November 17, 2021
Disconnect Between Leaders and Employees on the Future of Work
The progress made by corporate leaders adjusting to the challenges caused by the pandemic may not be quite as rosy as they think.
A huge disconnect appears to currently exist between the views of executives and those of employees regarding the future of work, according to a new “Global Workplace Report” released by NTT, a global technology company and business solutions provider.
According to the report, the top four strategies companies currently use to adjust to new employee needs include flexible hours, wellness, remote/hybrid work, and an improved work environment.
What employees want most is flexibility, and while they’re more vocal about their wants than ever before, they often don’t feel heard and responded to.
What are the key differences between how leaders and employees view their workplace?
Several key findings from the survey include:
- Globally, 93.2% of executives believe they have a sustainable workplace critical to attracting and retaining talent. Yet only 23% of employees stated they were “very happy” working for their company. 38% of employees felt their employer values their health and well-being. In addition, 63% of chief human resource officers said they believe that employees’ overall well-being has declined since the pandemic began.
- When it comes to work arrangements, employees are evenly split in their preference, with 30% desiring at-home, 30% choosing hybrid and 39% favoring in-office.
- 58% of employees claimed working from home can be difficult. Two-thirds of workers surveyed indicated they don’t possess the tools and technology to effectively work from home, despite 55% of management feeling “strongly satisfied” that their company is ready and able for the hybrid work model.

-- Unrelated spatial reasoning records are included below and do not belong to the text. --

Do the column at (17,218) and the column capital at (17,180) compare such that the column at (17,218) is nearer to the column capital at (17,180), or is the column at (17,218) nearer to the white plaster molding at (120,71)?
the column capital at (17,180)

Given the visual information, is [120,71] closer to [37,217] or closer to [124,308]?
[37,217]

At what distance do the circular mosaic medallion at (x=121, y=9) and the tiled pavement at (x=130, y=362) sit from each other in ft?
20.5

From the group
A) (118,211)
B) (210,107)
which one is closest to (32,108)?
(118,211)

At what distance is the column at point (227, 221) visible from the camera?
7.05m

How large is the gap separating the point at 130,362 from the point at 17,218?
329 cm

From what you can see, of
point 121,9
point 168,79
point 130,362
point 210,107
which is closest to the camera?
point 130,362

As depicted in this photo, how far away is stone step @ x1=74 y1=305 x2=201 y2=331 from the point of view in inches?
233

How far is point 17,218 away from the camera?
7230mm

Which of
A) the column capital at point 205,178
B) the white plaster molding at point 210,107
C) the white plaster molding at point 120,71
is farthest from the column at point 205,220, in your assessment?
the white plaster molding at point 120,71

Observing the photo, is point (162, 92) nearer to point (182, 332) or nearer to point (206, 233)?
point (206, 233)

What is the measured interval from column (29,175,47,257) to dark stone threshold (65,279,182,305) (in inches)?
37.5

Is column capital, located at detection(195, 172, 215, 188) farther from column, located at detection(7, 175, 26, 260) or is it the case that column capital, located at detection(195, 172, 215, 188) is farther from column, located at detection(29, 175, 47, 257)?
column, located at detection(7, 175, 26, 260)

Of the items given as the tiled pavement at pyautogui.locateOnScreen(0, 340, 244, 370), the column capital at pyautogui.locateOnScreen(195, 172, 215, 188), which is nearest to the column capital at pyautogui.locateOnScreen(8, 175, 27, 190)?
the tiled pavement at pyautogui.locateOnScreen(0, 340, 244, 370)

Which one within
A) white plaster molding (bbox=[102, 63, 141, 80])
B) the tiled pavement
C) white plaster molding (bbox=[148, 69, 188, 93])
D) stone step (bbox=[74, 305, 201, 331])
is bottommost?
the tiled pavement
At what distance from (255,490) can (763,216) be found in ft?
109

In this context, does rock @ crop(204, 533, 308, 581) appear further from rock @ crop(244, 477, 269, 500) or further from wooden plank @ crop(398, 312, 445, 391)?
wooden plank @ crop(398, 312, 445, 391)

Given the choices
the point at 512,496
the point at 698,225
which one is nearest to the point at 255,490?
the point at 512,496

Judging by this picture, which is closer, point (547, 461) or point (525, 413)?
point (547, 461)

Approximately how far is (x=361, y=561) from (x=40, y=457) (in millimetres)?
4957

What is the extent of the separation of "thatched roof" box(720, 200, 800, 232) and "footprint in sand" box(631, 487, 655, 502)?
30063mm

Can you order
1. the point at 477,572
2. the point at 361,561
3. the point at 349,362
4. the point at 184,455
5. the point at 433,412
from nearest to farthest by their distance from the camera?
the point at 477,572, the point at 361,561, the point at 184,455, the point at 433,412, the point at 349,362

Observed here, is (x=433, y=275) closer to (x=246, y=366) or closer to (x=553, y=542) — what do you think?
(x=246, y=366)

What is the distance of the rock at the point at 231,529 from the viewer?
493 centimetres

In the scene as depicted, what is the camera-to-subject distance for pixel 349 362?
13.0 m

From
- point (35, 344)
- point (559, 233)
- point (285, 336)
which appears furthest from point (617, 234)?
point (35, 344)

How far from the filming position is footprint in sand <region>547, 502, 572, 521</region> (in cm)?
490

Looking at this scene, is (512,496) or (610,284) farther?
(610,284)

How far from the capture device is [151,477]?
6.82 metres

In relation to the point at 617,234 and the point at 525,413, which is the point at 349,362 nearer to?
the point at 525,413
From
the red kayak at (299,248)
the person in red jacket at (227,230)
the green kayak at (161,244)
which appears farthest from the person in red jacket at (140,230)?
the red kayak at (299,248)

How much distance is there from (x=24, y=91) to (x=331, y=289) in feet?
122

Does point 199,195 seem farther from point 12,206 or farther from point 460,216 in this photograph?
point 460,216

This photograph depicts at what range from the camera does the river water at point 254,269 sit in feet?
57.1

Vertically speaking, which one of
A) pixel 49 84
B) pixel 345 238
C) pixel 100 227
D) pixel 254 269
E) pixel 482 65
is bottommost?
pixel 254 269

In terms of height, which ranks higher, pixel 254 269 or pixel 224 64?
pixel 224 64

Given the challenges that workers face from home, it’s no surprise that enhanced technology has been identified as one of the most vital enablers for new workplace strategies.
Are leaders listening?
Core to today’s definition of engagement in this new reality is employees’ feeling heard. The other key components are that people’s well-being is considered and respected, and that solutions are individualized.
We’ve heard a lot about the importance of feeling heard, but its importance can’t be underestimated. Often, leaders think they are hearing employees, yet aren’t doing the consistent work to actually hear them – regular touch points and one-on-ones, and consistent communication channels that are easy to access and navigate, allowing for wants to be understood, and questions to be raised and addressed.
In addition, leaders should be sure that they are regularly evaluating their communication efforts to ensure they’re working effectively for employees, rather than simply assuming that employees are actually being heard.
Then, and only then, I believe the gap we’re seeing today will close.In what ways are you listening to your employees?